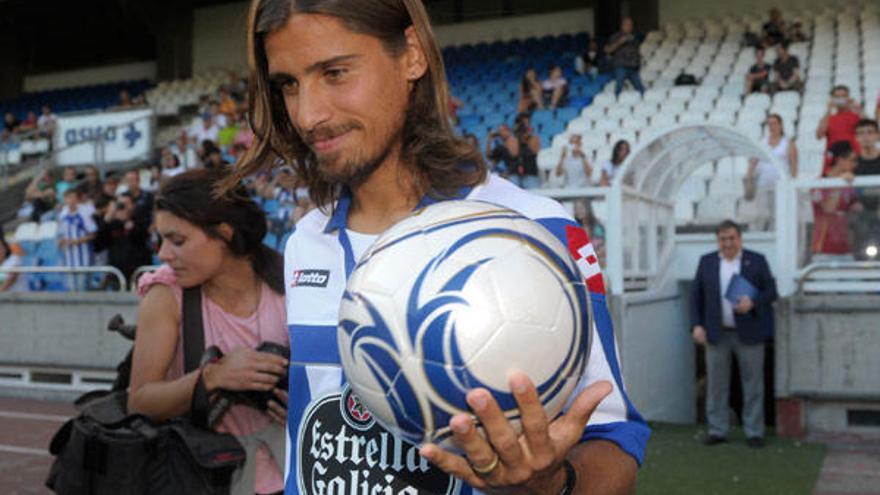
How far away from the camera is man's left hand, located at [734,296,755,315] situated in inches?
318

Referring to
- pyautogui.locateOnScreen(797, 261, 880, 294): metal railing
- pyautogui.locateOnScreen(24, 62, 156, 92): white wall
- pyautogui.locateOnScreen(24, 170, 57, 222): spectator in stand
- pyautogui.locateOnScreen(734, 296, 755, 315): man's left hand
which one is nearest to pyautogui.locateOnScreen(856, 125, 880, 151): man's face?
pyautogui.locateOnScreen(797, 261, 880, 294): metal railing

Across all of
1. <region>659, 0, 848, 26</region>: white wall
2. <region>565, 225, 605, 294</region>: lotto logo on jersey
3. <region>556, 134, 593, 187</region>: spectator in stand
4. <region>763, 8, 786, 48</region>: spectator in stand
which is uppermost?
<region>659, 0, 848, 26</region>: white wall

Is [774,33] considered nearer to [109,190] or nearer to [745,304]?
[745,304]

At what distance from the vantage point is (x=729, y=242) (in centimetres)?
841

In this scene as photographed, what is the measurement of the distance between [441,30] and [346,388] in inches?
855

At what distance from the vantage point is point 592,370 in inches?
63.3

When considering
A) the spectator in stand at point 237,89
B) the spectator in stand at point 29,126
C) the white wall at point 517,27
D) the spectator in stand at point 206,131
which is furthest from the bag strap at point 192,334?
the spectator in stand at point 29,126

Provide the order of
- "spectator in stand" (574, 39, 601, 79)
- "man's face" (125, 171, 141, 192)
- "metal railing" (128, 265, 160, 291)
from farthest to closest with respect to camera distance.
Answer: "spectator in stand" (574, 39, 601, 79)
"man's face" (125, 171, 141, 192)
"metal railing" (128, 265, 160, 291)

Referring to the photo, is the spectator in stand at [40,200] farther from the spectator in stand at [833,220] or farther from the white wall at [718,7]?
the white wall at [718,7]

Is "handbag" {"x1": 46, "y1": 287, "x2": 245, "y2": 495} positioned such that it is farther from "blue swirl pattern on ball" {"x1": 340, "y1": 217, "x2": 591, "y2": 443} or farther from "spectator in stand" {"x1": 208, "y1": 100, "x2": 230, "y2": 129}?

........

▶ [AIM OF THE TASK]: Please rewrite all the records above with "vantage point" changed to "camera position" and everything else kept the same. Leave the pictures out of your answer.

▶ [REPLY]:
How far away from the camera is man's left hand, located at [734,296,755,315] situated in inches?
318

Referring to
- pyautogui.locateOnScreen(797, 261, 880, 294): metal railing
- pyautogui.locateOnScreen(24, 62, 156, 92): white wall
- pyautogui.locateOnScreen(24, 170, 57, 222): spectator in stand
- pyautogui.locateOnScreen(734, 296, 755, 315): man's left hand
which one is nearest to pyautogui.locateOnScreen(856, 125, 880, 151): man's face?
pyautogui.locateOnScreen(797, 261, 880, 294): metal railing

Across all of
1. <region>659, 0, 848, 26</region>: white wall
2. <region>565, 225, 605, 294</region>: lotto logo on jersey
3. <region>556, 134, 593, 187</region>: spectator in stand
4. <region>763, 8, 786, 48</region>: spectator in stand
which is uppermost?
<region>659, 0, 848, 26</region>: white wall

Is [774,33] considered nearer to [109,190] or nearer to [745,304]?
[745,304]

At what distance from the camera position is (x=729, y=242) (in centimetres)?
841

In this scene as photographed, what is the measurement of the distance between [441,30] and [346,388] in inches?
855

At what distance from the camera position is point 592,370 in inches?
63.3

When considering
A) the spectator in stand at point 237,89
B) the spectator in stand at point 29,126
C) the white wall at point 517,27
D) the spectator in stand at point 206,131
which is furthest from the bag strap at point 192,334?
the spectator in stand at point 29,126

Provide the order of
- "spectator in stand" (574, 39, 601, 79)
- "man's face" (125, 171, 141, 192)
- "metal railing" (128, 265, 160, 291)
from farthest to closest with respect to camera distance.
Answer: "spectator in stand" (574, 39, 601, 79)
"man's face" (125, 171, 141, 192)
"metal railing" (128, 265, 160, 291)

Referring to the photo, is the spectator in stand at [40,200] farther from the spectator in stand at [833,220] or farther from the white wall at [718,7]?
the white wall at [718,7]

Is "handbag" {"x1": 46, "y1": 287, "x2": 245, "y2": 495} positioned such that it is farther from "blue swirl pattern on ball" {"x1": 340, "y1": 217, "x2": 591, "y2": 443} or farther from "spectator in stand" {"x1": 208, "y1": 100, "x2": 230, "y2": 129}?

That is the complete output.